En ese tipo de excusas hay presente un componente muy humano, una especie de promesa encubierta según la cual alguien, al ofrecerlas, de modo implícito, nos dice que se arrepiente, que por empatía o simpatía tiene la voluntad de que la situación no se repita de nuevo. Cuando quien recibe las excusas lo hace esgrimiendo ese latiguillo lingüístico consistente en decir: no hace falta que lo hagas; en realidad no hace más que invalidar las reglas del juego, las cuales, como señala Wittgenstein son el juego mismo.

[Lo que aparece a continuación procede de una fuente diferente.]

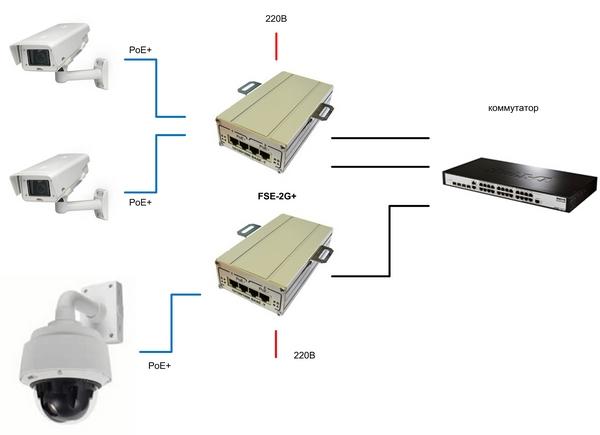 Инжектор FSE-2G+ Акрон-СБ
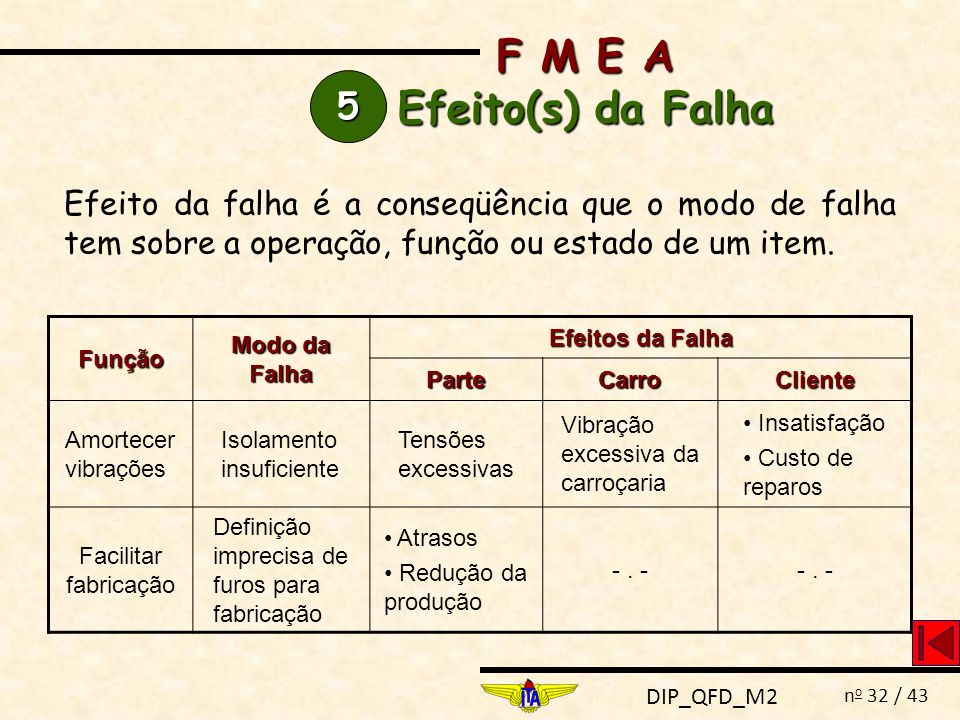 DIP_QFD_M2 n o 32 / 43 F M E A Efeito(s) da Falha 5555 Efeito da falha é a conseqüência que o modo de falha tem sobre a operação, função ou estado de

Para aceptar excusas todo el mundo es válido, incluso un asesino puede aceptarlas de otro al ser casos individuales, sucesos aislados. Sin embargo, no es así a la hora de perdonar. En ese caso se necesita ser poseedor de credibilidad moral, y por tanto el cómplice no puede perdonar al culpable más que de dos maneras: ora queriendo decir que no sucede nada para beneficiarse de la igualdad a la hora de actuar en un futuro, ora para saldar con ello una deuda del pasado.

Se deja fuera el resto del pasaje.